According to Bennett McCallum [1], the quantity theory of money (QTM) is the macroeconomic observation that the economy obeys long run neutrality of money (it's not just MV = PY).  This Implies supply and demand functions will be homogeneous of degree zero, i.e. ratios of $D$ to $S$ such that if $D \rightarrow \alpha D$ and $S \rightarrow \alpha S$ then $g(D,S) \rightarrow \alpha^{0} g(D,S) = g(D,S)$. The simplest differential equation consistent with this observation is

$$
\text{(1) } \frac{dD}{dS} = \frac{1}{\kappa}\; \frac{D}{S}
$$

We can identify the RHS with the price level $P$ (ratio of NGDP to the money supply the exchange rate for the marginal unit of AD for the marginal unit of AS should be proportional to the price level). The solution (for varying D and S) is $D \sim S^{1/\kappa}$, or

$$
\text{(2) } P = \frac{1}{\kappa} S^{1/\kappa - 1}
$$

If we take D = NGDP and S = MB, this equation does well over segments of the price level, with different values of κ (which I'll just call the IT index for now): 

If we let $\kappa$ become $\log S / \log D$ [2] then with $D, S \gg 1$ and $\alpha$ small (i.e. small changes in NGDP or MB), there is still approximate short run homogeneity of degree zero. Additionally with S, D → ∞ with S/D finite, we have "long run" homogeneity of degree zero in a growing economy [3]. And it turns out the best fit to the local values of κ is approximately log MB/log NGDP (measured in billions of dollars):

But why should we be satisfied with (1)? In Part II, we'll motivate the equation via information theory. In this Part I, we'll resort to one of my favorite topics from physics: effective field theory.
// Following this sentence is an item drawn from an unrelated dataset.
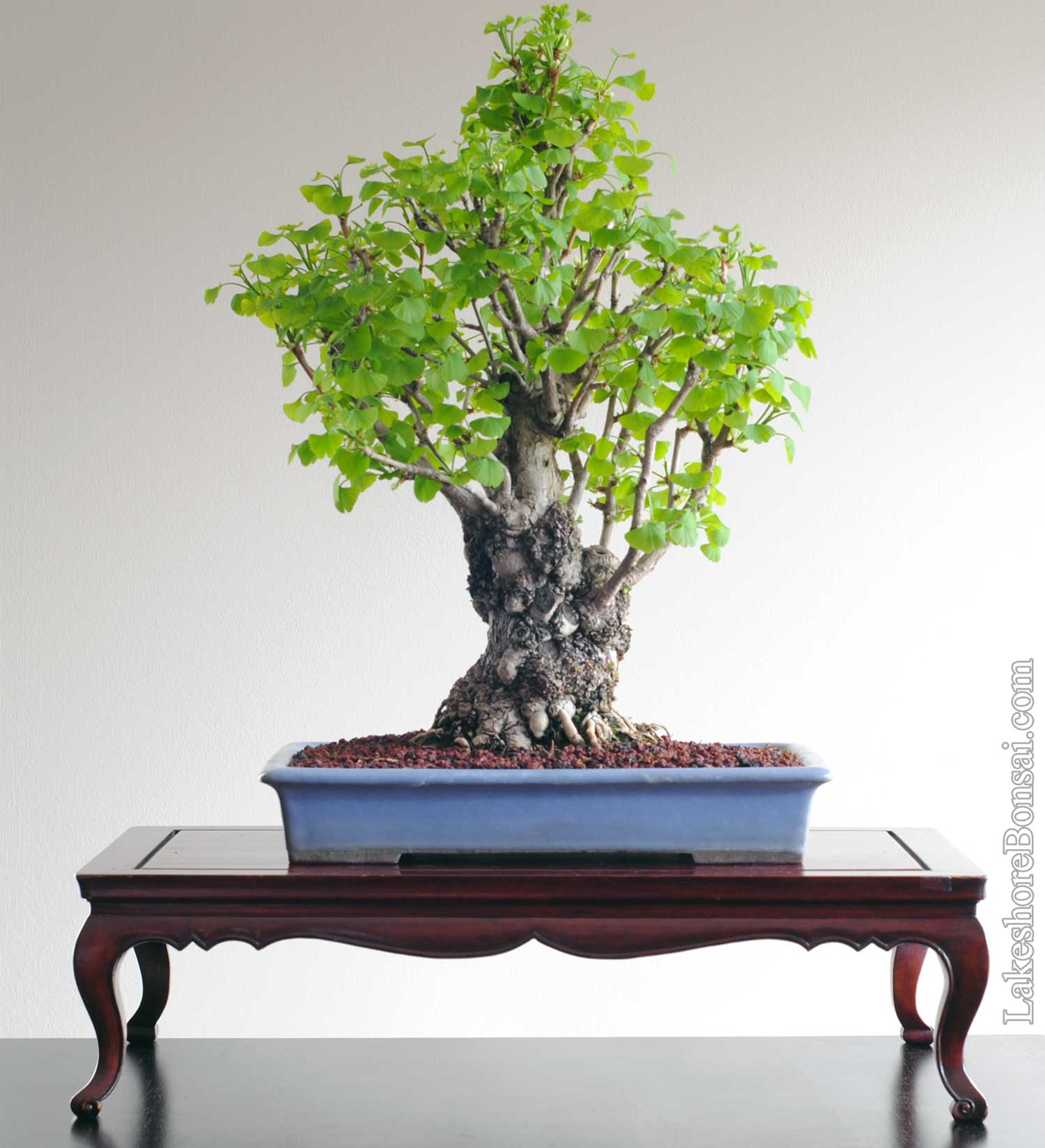Taxus Lakeshore Bonsai In Toronto Canada Wiring Yew Ginkgo Biloba Chi 7 Years Development From Imported Raw Material Probably Started As An Air Layer Japan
A general homogeneous differential equation (of first order) is given by

$$
\frac{dD}{dS} = g(D/S)
$$

Where $g$ is an arbitrary function. This would capture any possible (first order) theory of supply and demand for money with long run neutrality. A Taylor expansion of $g$ around $D = S$ results in an equation of the form

$$
\text{(3) } \frac{dD}{dS} = c_0 + c_1 \frac{D}{S} + c_2 \left( \frac{D}{S} \right)^{2} + c_3 \left( \frac{D}{S} \right)^{3} + \cdots
$$

Note that higher order derivatives by themselves are not consistent with homogeneity. If we take D→α DS→α S means that d²D/dS² → (1/α) d²D/dS². Terms like D d²D/dS² would be necessary, which we'll subsume into "generalized" second order terms.
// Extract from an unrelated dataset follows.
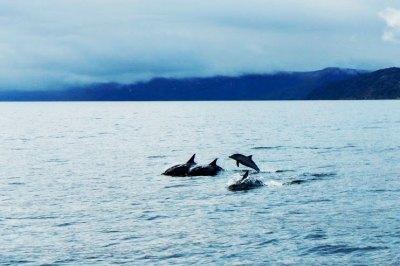 dolphin-pod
So what's this about effective field theory? In physics we write down a Lagrangian of the form

$$
\text{(4) }\mathcal{L} = \partial_{\mu} \phi \partial^{\mu} \phi + m^{2} \phi^2 + g_1 \phi^{4} + g_2 \phi^{6} + \cdots
$$

where all terms we consider must be consistent with Lorentz symmetry (i.e. special relativity, this theory is also symmetric under charge symmetry as well); the resulting theory is guaranteed to be consistent with Lorentz invariance. This way of coming up with particle theories is called an effective field theory. Generally, one writes down every possible term consistent the symmetries under consideration. Our process with equation (3) was analogous to writing down every consistent with long run neutrality of money (analogous to a symmetry).
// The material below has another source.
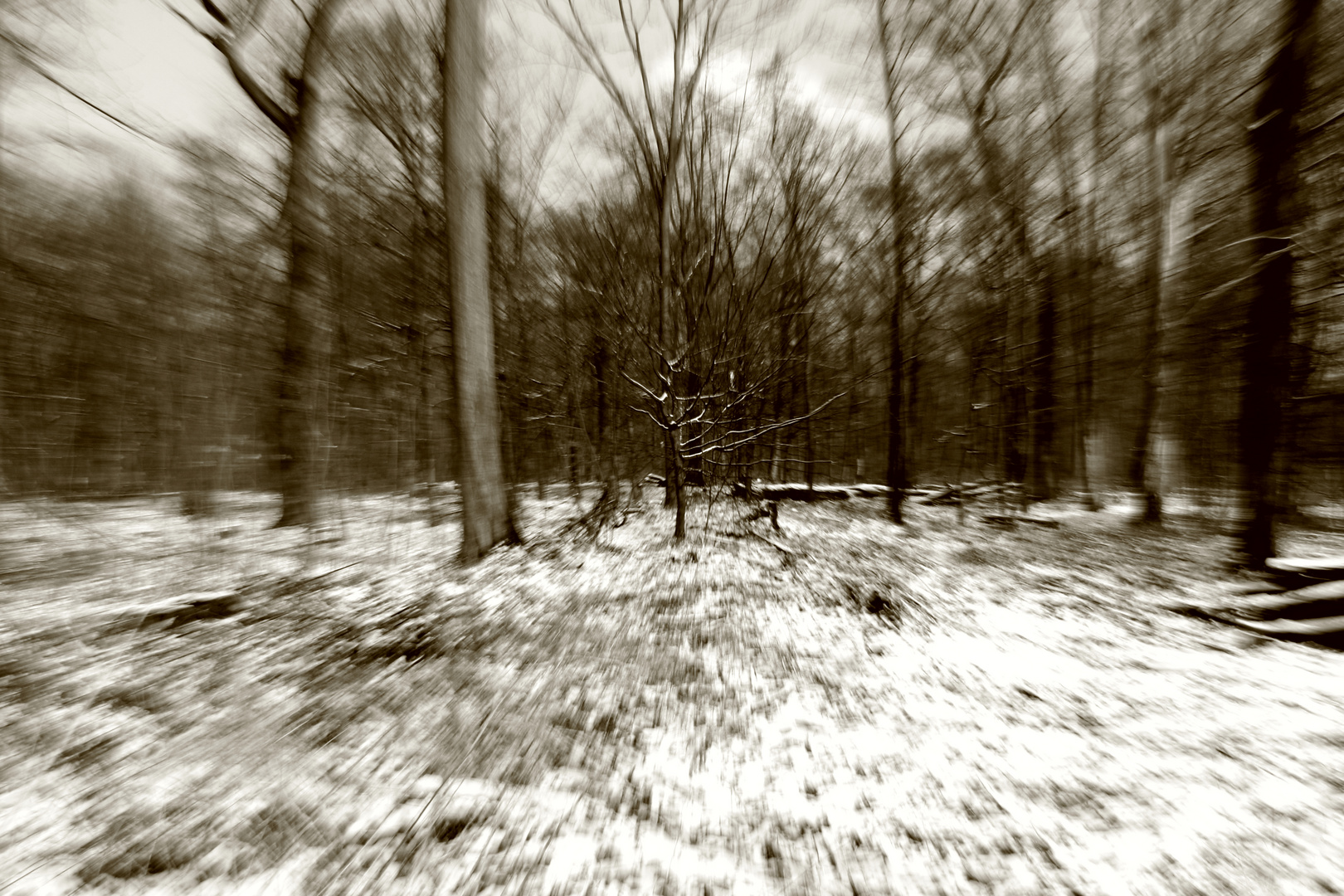 Wald 001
The higher order terms in field theory (4) represent higher order interactions (2, 4-particle, etc interactions with coupling constants $g_1$, $g_2$). They tend to be "suppressed" (in physics) because the coefficient has dimensions of mass and that mass is considered "heavy". The higher terms (degree > 2) in the Lagrangian represent vertices (interactions) in Feynman diagrams.
It is possible that the analogous terms in our long run neutrality of money (money invariance) theory (3) represent three or more party transactions which would be heavily suppressed by the existence of money (you'd likely trade apples for money and then get oranges with some of that money rather than work out some complicated contract between the three parties allocating money, oranges and apples). I.e. the higher order coefficients $c_2$, $c_3$, ... might be suppressed by factors of 1/MB (!) where MB is the size of the monetary base (how much money is out there). 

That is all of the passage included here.